June 2021 Newsletter

08/06/2021

Welcome !

Welcome to this edition of the STS Newsletter by PCS, keeping stakeholders up to date about market and regulatory developments in the world of STS.

On May 17th, 2021, the Joint Committee of the European Supervisory Authorities (EBA, ESMA and EIOPA) issued its report on the regulation of European securitisation.

When we announced this publication in our News section we indicated that, subject to a more in-depth analysis, we felt the Report to be a substantial missed opportunity.

In this edition of our Newsletter, we provide the promised deeper analysis.

In our regular features, we share updated data on the STS securitisation market, discuss interpretation issues regarding Article 21.9 and present Rob Leach, Member of our Analytical Team.

As ever, we very much welcome any feedback on this Newsletter.

Market data

  • As of 1st June, 2021 only 56 transactions had been listed on ESMA’s website as STS. To this, one needs to add the 9 transactions listed in the UK for a total of 65 year-to-date. Compare this to the full year number of 300 for 2020. Traditionally, more deals are completed in 2H than 1H. But even accounting for this, STS issuance looks to fall this year. This is worth keeping in mind when reading our piece on the ESAs report.

----

DIRECTIONS:
a – Rewrite the STS newsletter passage starting with "Welcome to this" and going on through "substantial missed opportunity.", replacing "stakeholders" with "subscribers".
b – According to the STS newsletter, on what date did the Joint Committee of the European Supervisory Authorities issue its report on the regulation of European securitisation?

Excerpts of spatial question data:
----

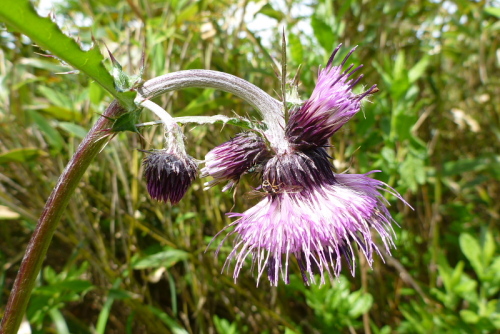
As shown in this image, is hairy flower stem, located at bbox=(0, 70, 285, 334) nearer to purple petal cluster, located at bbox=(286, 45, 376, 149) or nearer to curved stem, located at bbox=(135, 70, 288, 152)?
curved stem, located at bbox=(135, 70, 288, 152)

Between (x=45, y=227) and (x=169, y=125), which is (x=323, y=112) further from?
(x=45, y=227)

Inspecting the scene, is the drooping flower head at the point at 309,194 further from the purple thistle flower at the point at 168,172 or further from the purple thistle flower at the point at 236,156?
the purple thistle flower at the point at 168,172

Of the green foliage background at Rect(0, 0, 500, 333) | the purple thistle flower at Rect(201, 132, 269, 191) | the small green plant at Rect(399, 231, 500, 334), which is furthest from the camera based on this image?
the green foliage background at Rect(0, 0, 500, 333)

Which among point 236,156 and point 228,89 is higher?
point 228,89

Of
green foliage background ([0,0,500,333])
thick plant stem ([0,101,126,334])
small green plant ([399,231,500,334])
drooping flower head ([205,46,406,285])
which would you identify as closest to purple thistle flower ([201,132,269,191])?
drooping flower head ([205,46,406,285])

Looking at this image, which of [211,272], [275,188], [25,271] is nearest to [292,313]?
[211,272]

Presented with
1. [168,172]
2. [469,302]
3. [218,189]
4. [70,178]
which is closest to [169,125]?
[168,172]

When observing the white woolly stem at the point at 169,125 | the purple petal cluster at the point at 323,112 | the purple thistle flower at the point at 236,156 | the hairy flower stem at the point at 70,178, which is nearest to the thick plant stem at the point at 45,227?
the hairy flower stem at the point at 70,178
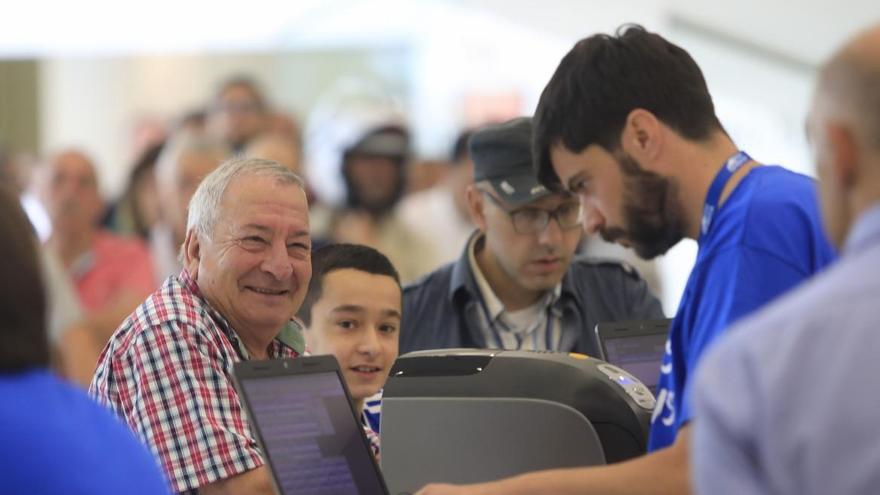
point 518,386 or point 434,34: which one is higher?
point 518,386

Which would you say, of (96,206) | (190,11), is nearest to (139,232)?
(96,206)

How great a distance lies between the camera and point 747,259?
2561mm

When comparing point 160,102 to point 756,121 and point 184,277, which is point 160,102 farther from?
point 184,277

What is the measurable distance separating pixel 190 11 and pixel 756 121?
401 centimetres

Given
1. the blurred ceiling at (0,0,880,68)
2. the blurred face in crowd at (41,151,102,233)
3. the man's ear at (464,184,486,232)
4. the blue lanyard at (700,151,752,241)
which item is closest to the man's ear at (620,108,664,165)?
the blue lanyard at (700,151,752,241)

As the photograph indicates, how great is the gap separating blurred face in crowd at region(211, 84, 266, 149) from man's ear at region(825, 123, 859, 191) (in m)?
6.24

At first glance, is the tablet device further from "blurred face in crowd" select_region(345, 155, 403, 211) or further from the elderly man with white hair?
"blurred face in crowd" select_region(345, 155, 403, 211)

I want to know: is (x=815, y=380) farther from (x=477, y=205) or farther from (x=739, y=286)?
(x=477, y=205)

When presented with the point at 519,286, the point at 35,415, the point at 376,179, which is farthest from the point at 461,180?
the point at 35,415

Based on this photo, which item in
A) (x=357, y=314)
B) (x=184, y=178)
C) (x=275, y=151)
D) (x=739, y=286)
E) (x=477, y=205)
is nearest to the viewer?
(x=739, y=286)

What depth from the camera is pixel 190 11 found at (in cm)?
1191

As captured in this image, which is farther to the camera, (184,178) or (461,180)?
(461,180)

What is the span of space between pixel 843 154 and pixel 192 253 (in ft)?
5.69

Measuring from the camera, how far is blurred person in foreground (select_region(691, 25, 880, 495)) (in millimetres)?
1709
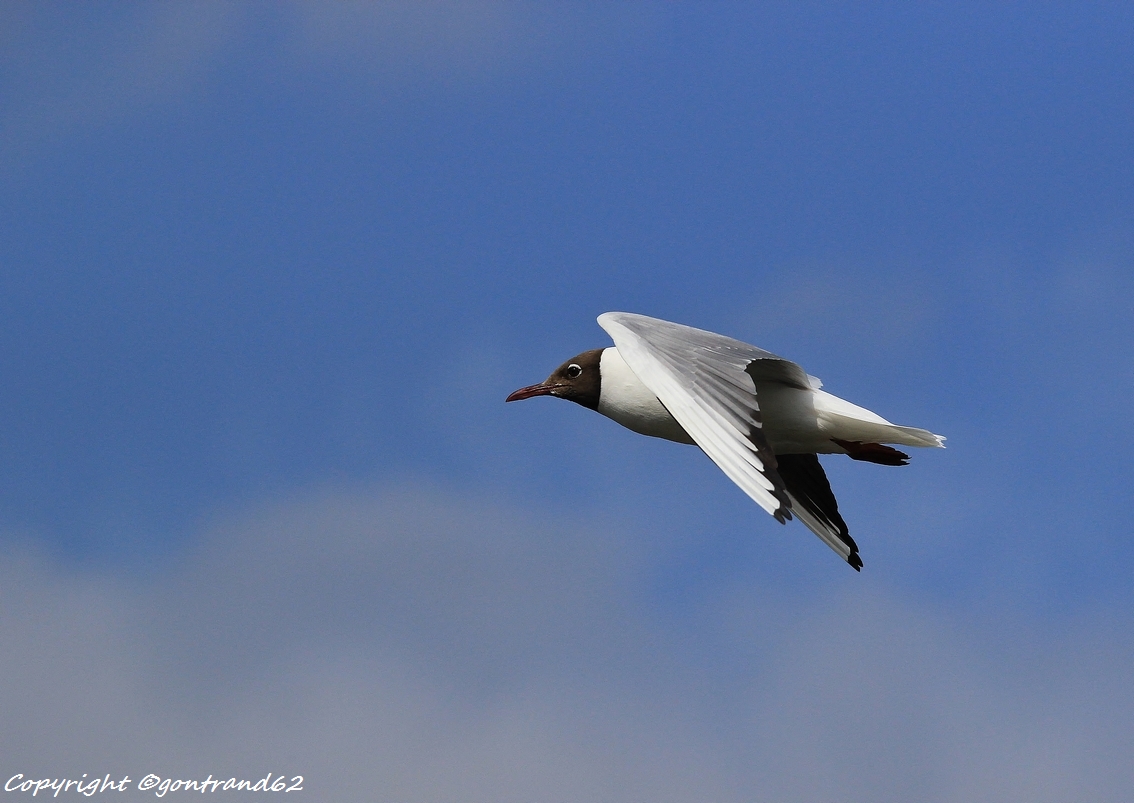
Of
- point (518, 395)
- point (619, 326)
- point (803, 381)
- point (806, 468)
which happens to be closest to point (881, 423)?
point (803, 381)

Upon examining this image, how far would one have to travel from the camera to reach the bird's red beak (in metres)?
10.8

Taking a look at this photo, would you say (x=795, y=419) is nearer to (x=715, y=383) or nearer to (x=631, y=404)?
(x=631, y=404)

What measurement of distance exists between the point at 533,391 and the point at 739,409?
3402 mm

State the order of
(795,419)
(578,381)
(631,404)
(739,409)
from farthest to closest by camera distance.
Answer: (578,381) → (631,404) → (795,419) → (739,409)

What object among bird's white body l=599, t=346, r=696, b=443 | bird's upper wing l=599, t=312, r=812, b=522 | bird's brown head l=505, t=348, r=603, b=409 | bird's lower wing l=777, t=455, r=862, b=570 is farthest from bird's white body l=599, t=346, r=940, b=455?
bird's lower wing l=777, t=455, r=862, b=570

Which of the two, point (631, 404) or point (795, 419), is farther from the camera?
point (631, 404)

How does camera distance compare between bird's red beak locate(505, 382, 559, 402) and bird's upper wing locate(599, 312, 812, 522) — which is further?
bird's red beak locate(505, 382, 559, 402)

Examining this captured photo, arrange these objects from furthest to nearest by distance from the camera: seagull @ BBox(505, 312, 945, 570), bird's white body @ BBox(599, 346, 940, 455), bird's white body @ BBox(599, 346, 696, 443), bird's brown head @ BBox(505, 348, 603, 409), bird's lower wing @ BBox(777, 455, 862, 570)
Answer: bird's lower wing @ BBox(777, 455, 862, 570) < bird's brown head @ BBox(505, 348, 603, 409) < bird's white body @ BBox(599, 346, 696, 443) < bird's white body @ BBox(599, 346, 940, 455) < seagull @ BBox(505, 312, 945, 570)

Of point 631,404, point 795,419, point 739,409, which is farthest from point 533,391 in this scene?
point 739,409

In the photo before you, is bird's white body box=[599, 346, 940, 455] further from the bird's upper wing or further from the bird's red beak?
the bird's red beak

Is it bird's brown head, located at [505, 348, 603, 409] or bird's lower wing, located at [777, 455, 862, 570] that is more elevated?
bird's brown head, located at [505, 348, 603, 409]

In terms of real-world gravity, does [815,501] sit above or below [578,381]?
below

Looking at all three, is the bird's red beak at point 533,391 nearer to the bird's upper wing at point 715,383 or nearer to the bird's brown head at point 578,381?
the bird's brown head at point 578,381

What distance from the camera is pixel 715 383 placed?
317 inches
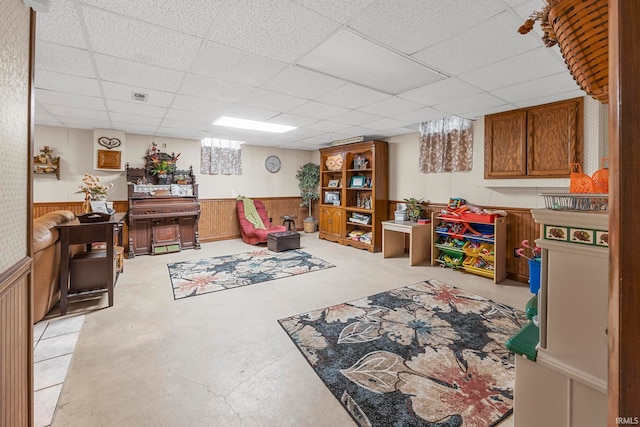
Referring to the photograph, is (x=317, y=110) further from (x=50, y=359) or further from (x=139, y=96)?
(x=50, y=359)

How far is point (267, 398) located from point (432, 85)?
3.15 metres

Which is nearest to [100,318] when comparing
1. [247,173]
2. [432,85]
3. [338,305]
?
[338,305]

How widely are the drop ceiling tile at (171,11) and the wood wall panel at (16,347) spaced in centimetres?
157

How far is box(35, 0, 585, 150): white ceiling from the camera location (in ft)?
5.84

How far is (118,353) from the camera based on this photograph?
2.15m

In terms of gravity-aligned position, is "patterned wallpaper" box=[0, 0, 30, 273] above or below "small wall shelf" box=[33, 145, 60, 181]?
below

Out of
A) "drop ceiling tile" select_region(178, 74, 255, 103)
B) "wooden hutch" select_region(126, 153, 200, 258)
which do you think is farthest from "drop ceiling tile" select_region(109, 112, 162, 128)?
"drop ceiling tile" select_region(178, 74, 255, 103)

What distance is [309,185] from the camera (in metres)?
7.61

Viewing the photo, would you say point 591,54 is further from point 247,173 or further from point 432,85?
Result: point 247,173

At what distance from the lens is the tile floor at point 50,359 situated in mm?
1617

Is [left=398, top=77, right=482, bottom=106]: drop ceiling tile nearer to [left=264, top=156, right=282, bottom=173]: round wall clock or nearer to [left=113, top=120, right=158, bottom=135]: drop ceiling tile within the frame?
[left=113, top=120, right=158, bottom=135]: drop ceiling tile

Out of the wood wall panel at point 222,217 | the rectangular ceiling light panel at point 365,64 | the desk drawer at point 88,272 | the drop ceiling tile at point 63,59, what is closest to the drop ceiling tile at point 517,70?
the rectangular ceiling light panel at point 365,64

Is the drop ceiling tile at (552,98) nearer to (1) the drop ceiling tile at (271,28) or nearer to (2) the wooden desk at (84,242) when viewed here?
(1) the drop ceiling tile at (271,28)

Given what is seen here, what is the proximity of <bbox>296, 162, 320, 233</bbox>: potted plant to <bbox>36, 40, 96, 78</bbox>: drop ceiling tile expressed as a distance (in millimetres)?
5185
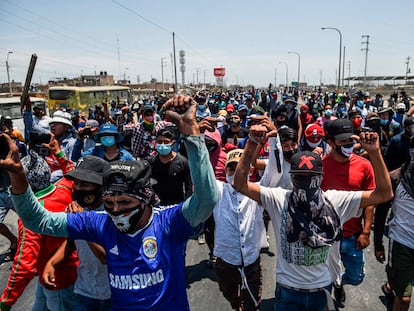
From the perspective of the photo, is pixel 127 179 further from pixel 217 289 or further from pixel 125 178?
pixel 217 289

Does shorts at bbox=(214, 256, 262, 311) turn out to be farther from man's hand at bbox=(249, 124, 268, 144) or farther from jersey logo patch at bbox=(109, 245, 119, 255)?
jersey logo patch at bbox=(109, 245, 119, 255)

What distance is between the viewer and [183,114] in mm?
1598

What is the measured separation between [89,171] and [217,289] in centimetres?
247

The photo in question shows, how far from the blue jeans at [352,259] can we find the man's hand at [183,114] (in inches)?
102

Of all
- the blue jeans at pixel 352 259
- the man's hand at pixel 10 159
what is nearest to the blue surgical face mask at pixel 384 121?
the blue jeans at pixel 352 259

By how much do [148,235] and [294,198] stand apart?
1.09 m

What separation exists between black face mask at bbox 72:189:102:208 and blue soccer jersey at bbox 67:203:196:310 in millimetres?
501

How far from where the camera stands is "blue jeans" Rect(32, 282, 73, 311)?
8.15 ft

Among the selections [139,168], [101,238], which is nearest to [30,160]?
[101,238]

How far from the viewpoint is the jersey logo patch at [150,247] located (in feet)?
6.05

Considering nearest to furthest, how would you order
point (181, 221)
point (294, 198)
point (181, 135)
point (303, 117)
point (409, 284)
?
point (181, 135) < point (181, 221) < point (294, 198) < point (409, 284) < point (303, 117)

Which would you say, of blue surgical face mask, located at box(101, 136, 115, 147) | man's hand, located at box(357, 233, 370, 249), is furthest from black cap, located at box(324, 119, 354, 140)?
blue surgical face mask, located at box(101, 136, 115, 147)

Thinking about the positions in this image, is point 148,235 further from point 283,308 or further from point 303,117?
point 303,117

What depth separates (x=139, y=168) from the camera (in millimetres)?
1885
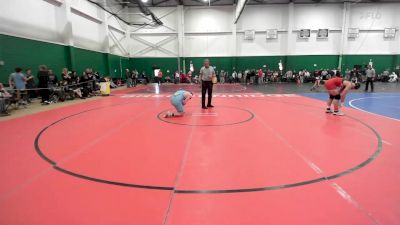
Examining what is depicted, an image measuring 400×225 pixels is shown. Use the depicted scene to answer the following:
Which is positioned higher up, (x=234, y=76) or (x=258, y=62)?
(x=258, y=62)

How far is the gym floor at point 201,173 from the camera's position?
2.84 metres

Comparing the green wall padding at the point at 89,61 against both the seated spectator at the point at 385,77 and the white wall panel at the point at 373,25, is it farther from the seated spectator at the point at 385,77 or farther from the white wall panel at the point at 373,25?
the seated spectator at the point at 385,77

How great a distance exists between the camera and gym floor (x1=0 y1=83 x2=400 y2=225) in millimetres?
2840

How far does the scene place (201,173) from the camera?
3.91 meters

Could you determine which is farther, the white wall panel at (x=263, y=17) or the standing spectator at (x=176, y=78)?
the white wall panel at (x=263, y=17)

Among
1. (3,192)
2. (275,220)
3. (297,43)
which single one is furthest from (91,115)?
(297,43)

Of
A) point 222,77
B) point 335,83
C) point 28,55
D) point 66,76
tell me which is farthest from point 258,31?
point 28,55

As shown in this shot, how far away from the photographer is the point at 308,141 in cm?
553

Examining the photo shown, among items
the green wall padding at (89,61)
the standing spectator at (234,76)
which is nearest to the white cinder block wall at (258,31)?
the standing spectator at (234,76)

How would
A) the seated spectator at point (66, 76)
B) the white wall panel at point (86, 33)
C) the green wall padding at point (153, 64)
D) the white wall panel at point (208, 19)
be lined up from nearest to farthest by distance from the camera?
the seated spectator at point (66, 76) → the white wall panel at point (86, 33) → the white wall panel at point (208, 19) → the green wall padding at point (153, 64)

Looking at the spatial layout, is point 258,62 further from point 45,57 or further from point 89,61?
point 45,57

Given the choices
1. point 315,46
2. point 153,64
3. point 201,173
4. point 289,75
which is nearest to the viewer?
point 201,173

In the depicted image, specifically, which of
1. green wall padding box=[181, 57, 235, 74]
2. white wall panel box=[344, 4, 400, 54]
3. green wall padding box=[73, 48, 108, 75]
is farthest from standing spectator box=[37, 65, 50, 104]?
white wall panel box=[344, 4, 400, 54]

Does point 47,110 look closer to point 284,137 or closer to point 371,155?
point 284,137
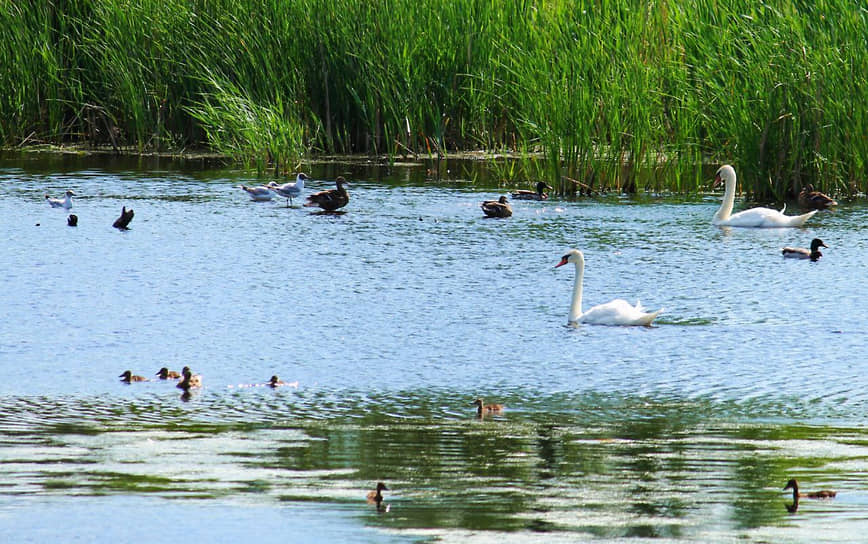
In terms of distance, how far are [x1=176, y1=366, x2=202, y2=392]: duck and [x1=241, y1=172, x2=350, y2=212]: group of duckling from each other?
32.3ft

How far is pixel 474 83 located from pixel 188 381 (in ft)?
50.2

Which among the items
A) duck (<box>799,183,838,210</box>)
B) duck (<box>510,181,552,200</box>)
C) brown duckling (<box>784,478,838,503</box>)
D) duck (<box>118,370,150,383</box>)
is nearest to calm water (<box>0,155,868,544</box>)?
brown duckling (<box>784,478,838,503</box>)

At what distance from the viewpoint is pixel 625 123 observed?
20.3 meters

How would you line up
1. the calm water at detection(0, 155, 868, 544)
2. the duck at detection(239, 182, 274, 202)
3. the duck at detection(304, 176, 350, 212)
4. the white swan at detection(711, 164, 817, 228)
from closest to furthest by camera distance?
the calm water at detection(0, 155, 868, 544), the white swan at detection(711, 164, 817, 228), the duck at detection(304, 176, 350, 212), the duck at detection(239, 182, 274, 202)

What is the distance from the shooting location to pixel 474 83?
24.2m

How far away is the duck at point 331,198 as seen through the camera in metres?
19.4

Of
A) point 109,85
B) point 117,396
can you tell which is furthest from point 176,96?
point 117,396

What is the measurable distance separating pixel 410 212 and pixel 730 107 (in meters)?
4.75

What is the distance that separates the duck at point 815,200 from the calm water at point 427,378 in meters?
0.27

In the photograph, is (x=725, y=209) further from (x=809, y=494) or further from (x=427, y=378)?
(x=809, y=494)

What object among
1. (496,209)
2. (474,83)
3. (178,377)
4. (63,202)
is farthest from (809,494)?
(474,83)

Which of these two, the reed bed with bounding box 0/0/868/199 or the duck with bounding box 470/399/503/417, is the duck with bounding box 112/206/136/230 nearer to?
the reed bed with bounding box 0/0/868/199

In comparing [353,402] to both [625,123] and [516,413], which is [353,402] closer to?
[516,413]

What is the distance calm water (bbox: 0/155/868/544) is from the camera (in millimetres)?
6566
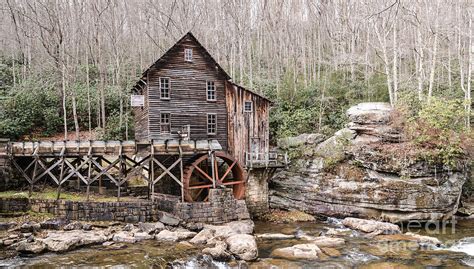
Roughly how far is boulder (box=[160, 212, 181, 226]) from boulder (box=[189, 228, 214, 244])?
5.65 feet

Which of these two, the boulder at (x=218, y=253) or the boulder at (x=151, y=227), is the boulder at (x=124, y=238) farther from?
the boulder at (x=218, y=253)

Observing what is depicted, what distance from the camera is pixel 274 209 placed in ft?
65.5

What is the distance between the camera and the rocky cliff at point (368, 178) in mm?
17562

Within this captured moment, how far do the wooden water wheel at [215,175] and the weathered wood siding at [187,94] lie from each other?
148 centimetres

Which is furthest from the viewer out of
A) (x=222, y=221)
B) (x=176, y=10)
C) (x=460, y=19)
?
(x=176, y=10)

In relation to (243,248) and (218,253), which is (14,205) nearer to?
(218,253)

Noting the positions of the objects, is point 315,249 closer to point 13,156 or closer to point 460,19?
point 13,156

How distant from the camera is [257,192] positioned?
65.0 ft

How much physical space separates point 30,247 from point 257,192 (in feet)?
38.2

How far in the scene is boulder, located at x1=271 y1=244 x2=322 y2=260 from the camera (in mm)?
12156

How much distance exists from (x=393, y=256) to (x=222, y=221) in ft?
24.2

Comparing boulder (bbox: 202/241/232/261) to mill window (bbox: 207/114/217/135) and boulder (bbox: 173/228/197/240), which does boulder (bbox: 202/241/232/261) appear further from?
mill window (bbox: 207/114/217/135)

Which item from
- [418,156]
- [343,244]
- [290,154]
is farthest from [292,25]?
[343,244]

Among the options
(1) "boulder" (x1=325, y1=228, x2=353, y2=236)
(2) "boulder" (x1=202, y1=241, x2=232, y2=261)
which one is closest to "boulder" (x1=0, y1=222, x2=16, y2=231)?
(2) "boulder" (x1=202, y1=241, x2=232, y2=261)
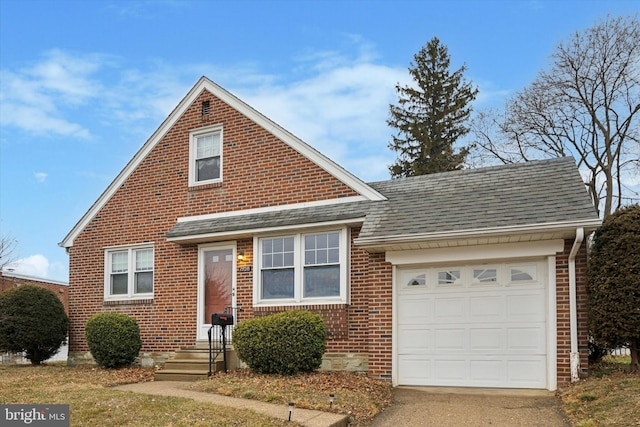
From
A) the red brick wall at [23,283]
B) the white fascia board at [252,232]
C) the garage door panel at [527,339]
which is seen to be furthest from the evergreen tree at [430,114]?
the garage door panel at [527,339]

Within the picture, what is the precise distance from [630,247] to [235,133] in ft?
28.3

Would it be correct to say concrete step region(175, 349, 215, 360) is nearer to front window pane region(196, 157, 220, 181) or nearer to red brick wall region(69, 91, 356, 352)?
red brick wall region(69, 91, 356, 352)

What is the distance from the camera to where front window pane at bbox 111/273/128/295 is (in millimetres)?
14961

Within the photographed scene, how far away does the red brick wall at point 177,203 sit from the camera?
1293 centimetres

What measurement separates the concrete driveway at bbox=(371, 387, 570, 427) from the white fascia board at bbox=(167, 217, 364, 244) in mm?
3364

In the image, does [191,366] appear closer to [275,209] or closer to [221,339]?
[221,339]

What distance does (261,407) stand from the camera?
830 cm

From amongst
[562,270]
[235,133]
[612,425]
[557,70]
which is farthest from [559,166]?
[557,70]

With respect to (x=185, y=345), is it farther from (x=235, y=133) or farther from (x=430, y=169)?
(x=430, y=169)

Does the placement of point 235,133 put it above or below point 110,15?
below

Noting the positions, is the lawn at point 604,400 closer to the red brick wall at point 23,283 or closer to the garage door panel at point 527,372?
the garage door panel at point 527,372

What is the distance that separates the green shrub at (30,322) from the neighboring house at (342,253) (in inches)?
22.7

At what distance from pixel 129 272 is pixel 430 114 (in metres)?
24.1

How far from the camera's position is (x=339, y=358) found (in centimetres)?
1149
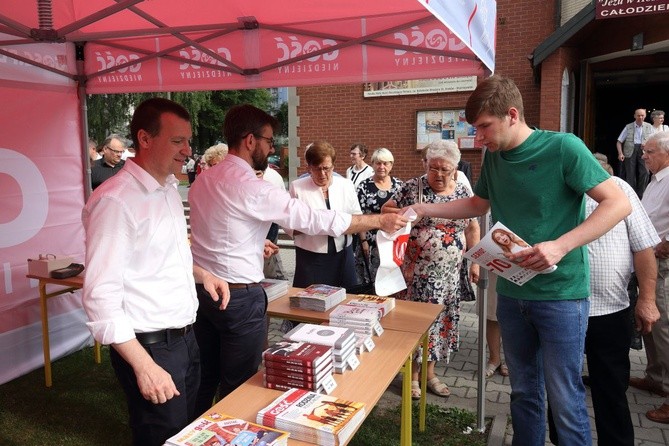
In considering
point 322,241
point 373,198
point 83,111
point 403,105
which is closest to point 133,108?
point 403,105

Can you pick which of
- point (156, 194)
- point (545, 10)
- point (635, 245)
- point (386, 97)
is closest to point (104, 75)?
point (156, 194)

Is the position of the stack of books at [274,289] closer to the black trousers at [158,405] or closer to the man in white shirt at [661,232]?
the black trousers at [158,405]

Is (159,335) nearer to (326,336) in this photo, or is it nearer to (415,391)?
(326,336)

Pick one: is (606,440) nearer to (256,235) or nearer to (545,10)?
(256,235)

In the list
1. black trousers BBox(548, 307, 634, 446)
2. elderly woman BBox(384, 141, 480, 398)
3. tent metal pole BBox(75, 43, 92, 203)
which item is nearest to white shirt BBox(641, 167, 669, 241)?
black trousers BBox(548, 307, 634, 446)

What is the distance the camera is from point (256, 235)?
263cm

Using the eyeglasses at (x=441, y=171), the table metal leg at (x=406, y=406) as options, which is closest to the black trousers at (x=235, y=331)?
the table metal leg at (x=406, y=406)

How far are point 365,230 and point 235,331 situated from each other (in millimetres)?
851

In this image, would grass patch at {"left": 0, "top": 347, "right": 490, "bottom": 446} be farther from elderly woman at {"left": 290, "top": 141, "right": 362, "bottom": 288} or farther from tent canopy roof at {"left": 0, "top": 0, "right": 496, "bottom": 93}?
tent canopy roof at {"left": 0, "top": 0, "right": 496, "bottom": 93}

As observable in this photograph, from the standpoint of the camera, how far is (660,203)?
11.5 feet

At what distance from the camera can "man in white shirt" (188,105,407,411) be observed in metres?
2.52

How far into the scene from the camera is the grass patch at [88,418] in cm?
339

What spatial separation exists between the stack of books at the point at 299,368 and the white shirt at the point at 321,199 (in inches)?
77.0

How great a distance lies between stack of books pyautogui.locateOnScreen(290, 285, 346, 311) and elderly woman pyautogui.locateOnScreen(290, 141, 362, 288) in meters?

----

RESPONSES BY TASK:
a –
Welcome to this edition of the STS Newsletter by PCS, keeping subscribers up to date about market and regulatory developments in the world of STS.

On May 17th, 2021, the Joint Committee of the European Supervisory Authorities (EBA, ESMA and EIOPA) issued its report on the regulation of European securitisation.

When we announced this publication in our News section we indicated that, subject to a more in-depth analysis, we felt the Report to be a substantial missed opportunity.

b – May 17th, 2021